The Vichy regime bears an enormous responsibility for that dark chapter of the history of France. One-quarter of the Jewish population of France perished in the Nazi gas chambers. But we must remember that the remaining three-quarters were saved thanks to the solidarity of very courageous French people who, at the peril of their lives, helped the persecuted Jews to escape the Nazis by finding a refuge for them. I will never forget that masterful lesson in fraternity. During World War II, France was torn apart by a civil war between two camps with two antithetical visions of the country. It was not the French Resistance that saved thousands of Jews, but brave citizens and Catholic priests who were very aware that the Jews who were arrested were doomed to die.

Does the rapid upsurge of the National Front discourage you after you have fought that party of the extreme right for so long?

If Marine Le Pen wins the presidential election in 2017 – a terrifying scenario that unfortunately is more plausible every day, because all the opinion polls predict that the head of the National Front will get to the second round of the presidential election in 2017 – Beate and I will leave France for good. We have been fighting against Jean-Marie Le Pen for 30 years. We succeeded in having him condemned in June 2013 for his pathetic declaration of 2005: “In France, at least, the German occupation was not especially inhumane.” 

A France governed by the National Front would be a vulgar insult to the republican values in which my family and I fundamentally believe. We will leave, because we are not candidates for martyrdom.

How do you see the future of the Jews of France?

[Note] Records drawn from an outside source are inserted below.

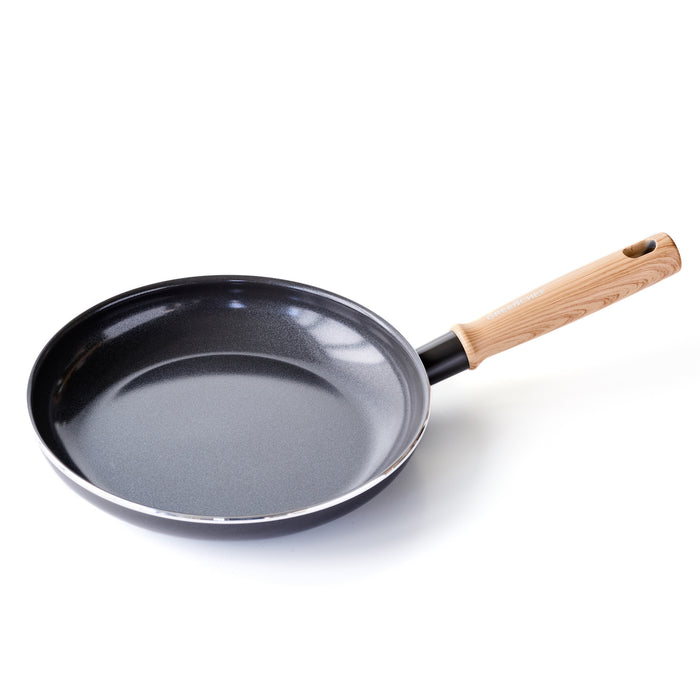 GreenChef Vintage Inductie Koekenpan - Ø24 cm - keramisch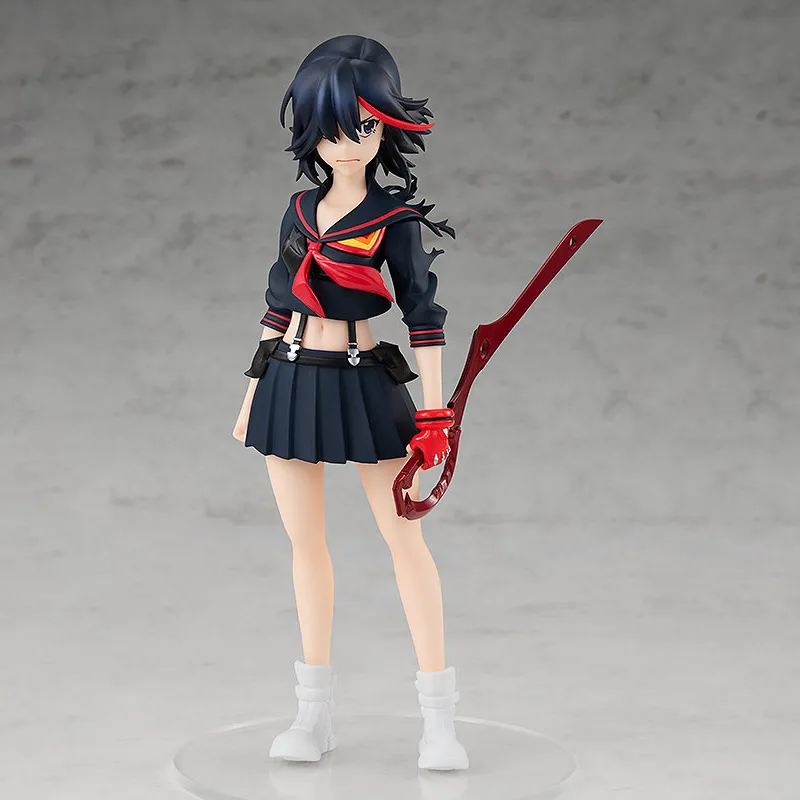 GSC Pop Up Parade Kill La Kill Ryuko Matoi Scale Figures 17cm-1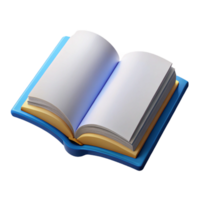 unparalleled baroque Scalable illustration of an open book with crisp edges and flat color. Single-weight stroke with Scalable Design. authentic png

Today, Jews are leaving France because they no longer accept the fact that their children may be physically attacked or humiliated at school or in the street. They are caught between an extreme right that keeps rising and the Muslim fundamentalist suicidal terrorism that has perpetrated some contemptible attacks in recent years. 

Today, a strong current of anti-Jewish hate coming from the Muslim Arab world has become firmly rooted in the volatile French suburbs, where the majority of the residents are Arabs from North Africa. Jews are also very exasperated by the unrestrained anti-Israel stance of the French media, which never cease to unjustly vilify the State of Israel. 

It’s true that today there’s a real will to leave France, but for the moment, it only involves about 10,000 Jews out of some 500,000 who still live here. A National Front victory in the 2017 presidential election would certainly strengthen the exodus of Jews from France. 

This interview has been edited and condensed for style and clarity. It has been translated from the original French.